# **HELP** Need help finding a part (rubber stop/buttons) for Cruise & Brake



## Avery (Aug 18, 2004)

***HELP** Need help finding a part (rubber stop/buttons) for Cruise & Brake UPDATE ! !*

The best way I can describe these is that thier small rubber type bumper/stops .
When you release the brake pedal, this rubber bumper hits a switch & your brake lights go out. Well this button has fallen apart & when I release the brake pedal, the lights now stay on. I have fixed it for now but I need to know where to find these. Somplace that's easy to order online.

I also noticed 2 others missing. One near the left foot rest & the other has to do with Cruise Control ........that's why my cruise does'nt work **LOL**

The size of these are approximatly 3/4 across & are round. They push into the actual brackets of both the brake & cluch pedals.


Please help me locate where I can buy these online &/or the actual part#/name as I can't drive around with my brake lights on for too much longer.

EDIT : 1993 Nissan 240sx/hatchback (if this helps)


----------



## Avery (Aug 18, 2004)

Well I went to NISSAN & got the parts I needed.

Brake lights (not dash lights) are back to Normal. Oh, My Cruise also works now  I also wanted to let you guys know that both my cruise & brake light situation happened at the SAME time. Both peices just fell apart together. 

Part name= Rubber Stopper
Part # = 46512-H0101
Part price = $1.41 each


The parts guy & I were talking & he says many people come in having already replacing switches &/or fuses etc. but when told it's just a cheap rubber part they look dumbfounded & overjoyed all at once. :dumbass: 

So, if you suddenly find pices of old hard rubber on you placemats & your brake lights stay on constantly or your Cruise stops working, this could likely solve you problem. Cost me $2.82 total to replace the two 

I did a search before originally posting & saw "1" post out of this whole forum (not just 240 forum) that actually replaced these & knew what they were. There were many posts concerning brake lights staying on though, but no one posted this fix !

Nissan says these sell like hotcakes. Said they had sold a dozen this past week. I bought 2 & they had 1 left.

Hope this helps someone in the future.


----------



## 2Fass240us (Aug 2, 2004)

Avery said:


> I did a search before originally posting & saw "1" post out of this whole forum (not just 240 forum) that actually replaced these & knew what they were.
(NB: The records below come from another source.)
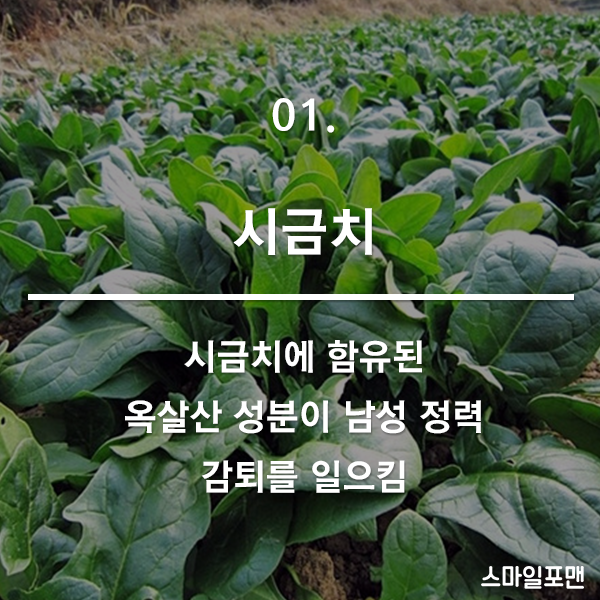 150235713644352.png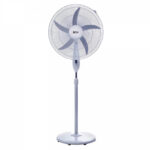 Ventilador de Pied 20" BGH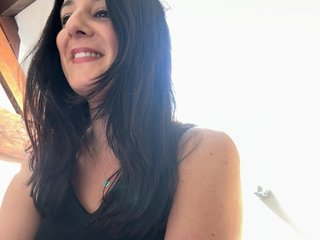 Erotic video chat magicinabox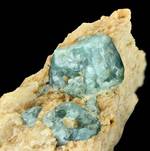 "APATITE"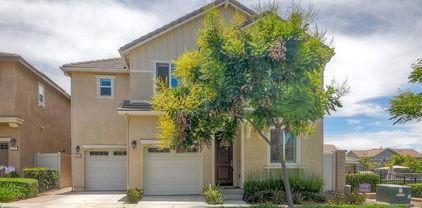 253 Oberlander Way, Fallbrook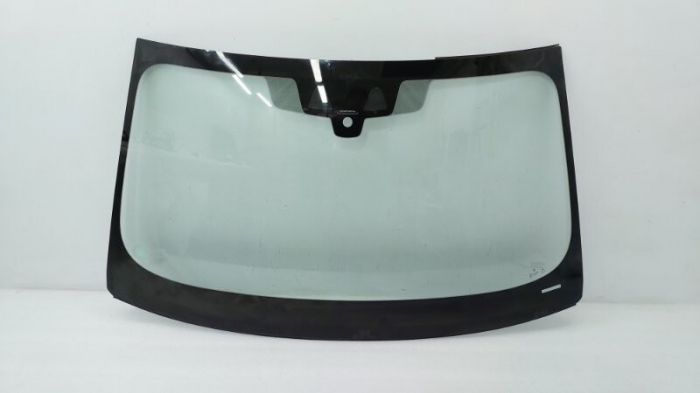 PARBRIZ MODEL CU CAMERA O.E. 51317388743 - BMW Seria 5 G30, G31 [1]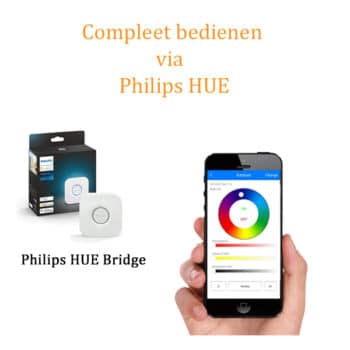 Compleet-bedienen-via-een-Philips-HUE-Bridge-De-Lampen-Specialisten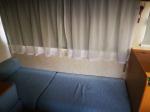 fiat-ducato-1997-diesel-1929cc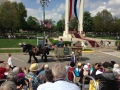 Pella pictures May 2015 006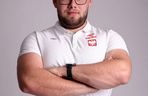 Jakub Pracharczyk nie żyje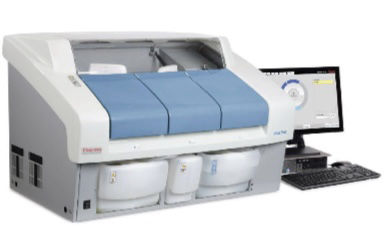 Immunosuppressant Drug Screening – INDIKO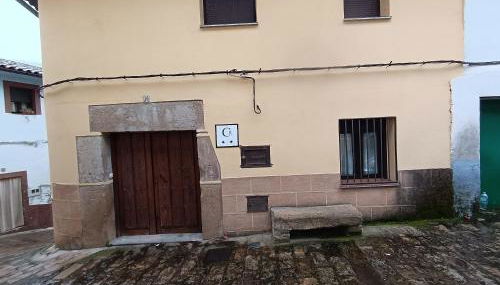 ABUELA MARIA - Foto 1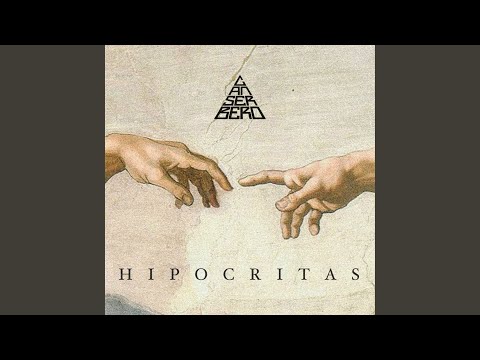 Hipocritas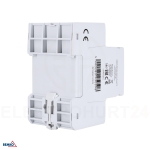 568e28b341aeba96a421e01fecfc4471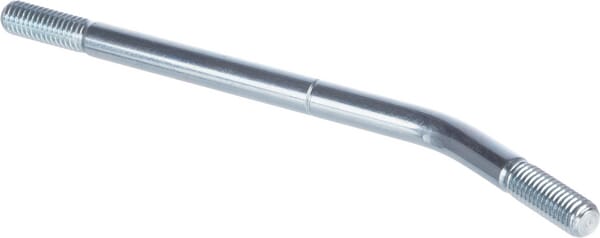 Höhenverstellhebel (G51020013)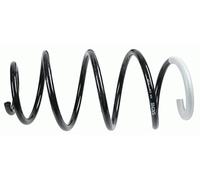 SACHS 998 028 Molla Autotelaio per Fiat Croma (194_) 2005-2011 Assale anteriore e altri veicoli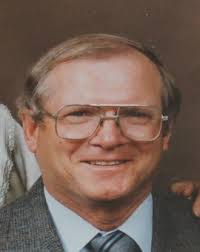 Spartanburg RRD Retires Club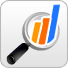 SEO – search engine optimization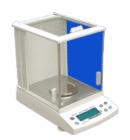 DJ-200 精密分析型電子天平.液晶顯示,交直流兩用,帶數(shù)據(jù)輸出接口,帶防風(fēng)罩.最大稱量/分度值:200g/0.001g.稱盤尺寸:直徑90mm

 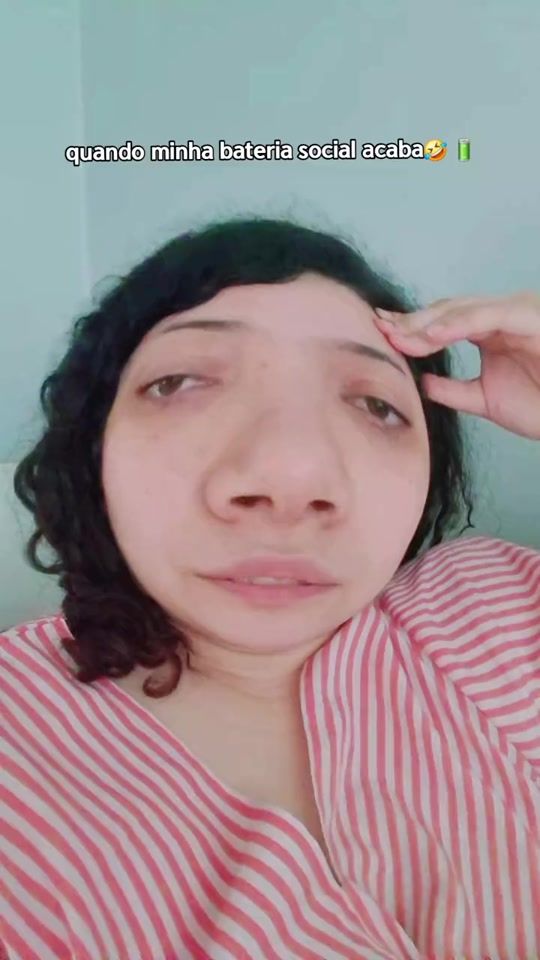 TikTok video thumbnail by keterlyoficial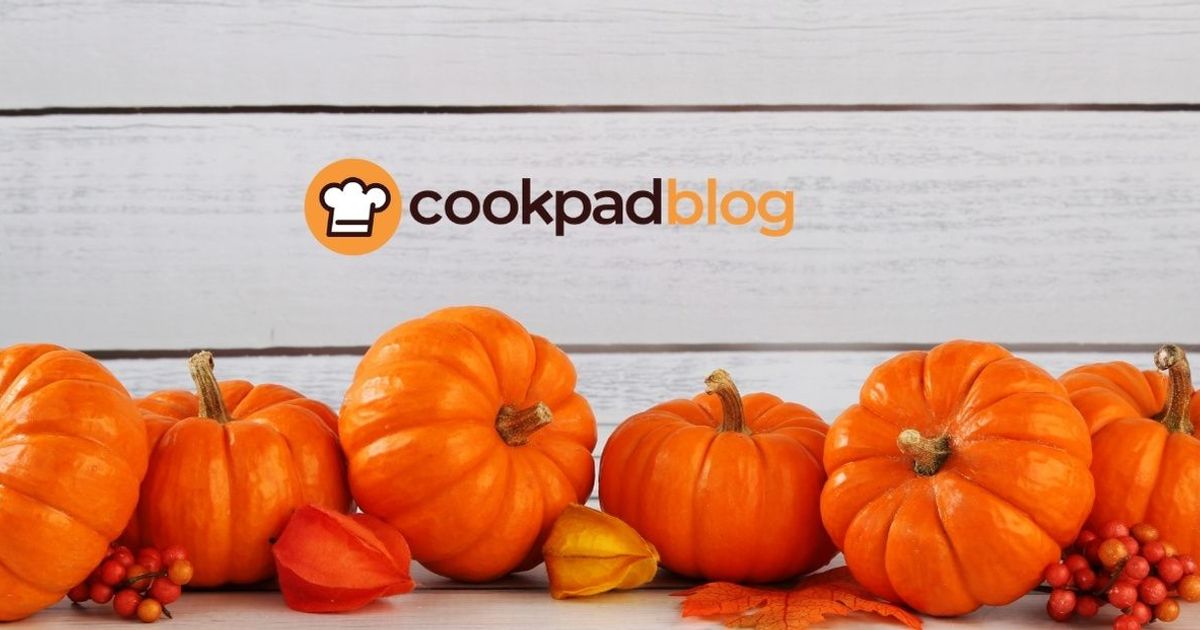 Quelle recette faire avec du potimarron ? 10 idées gourmandes et de saison 🍂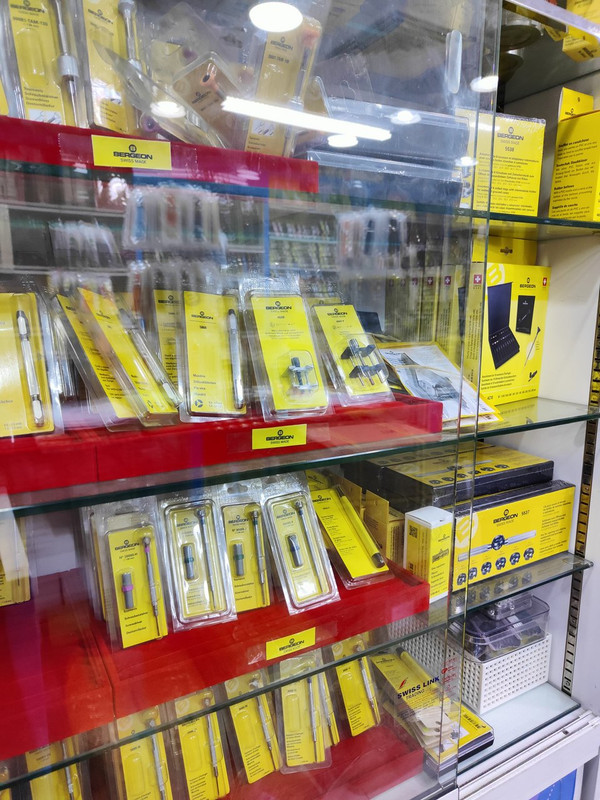 storageemulated0DCIM.convert_tmp_filesIMG20230819102347_20230819170458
There were many posts concerning brake lights staying on though, but no one posted this fix !
> 
> Hope this helps someone in the future.


Thanks for the effort it took to post this. Hopefully it will serve as a valuable resource.

-Andy


----------



## HybridAndy (Jul 26, 2004)

My brake lights work fine but the cruise in my car has never worked (at least in the 3 weeks I've owned it so far). I'll have to crawl under there and see if I can find what your talking about.


----------



## Avery (Aug 18, 2004)

Hope this fixes it 

One other thing I fogot to mention: There are a total of 3 of these. There are two on the brake, one is for the cruise & one for the brake lights. The other is on your clutch pedal (not sure what this is for as I it has always been missing until now. When I replaced it, I could'nt tell anything different) & this is easy to see & install. I'd recommend looking there first to se what the stoppers look like.

What I did to install the one for the cruise: Unless you have "very" small/petite/long fingers, this is difficult BUT here's an easy way to install.

Get an open end wrench & fit the the stopper in one of the ends (make sure you find a wrench that it fits snug into & not just falls out). 
Make sure the button part that fits into the hole is out further than the flat part of the button. From here just line the button up with the hole , make sure it's lined up & then lift "UP" on the brake to pop it in ! Much easier than trying to use your fingers, trust me! It took forever to install the one for the Brake Lights! 

:cheers: 





HybridAndy said:


> My brake lights work fine but the cruise in my car has never worked (at least in the 3 weeks I've owned it so far). I'll have to crawl under there and see if I can find what your talking about.


----------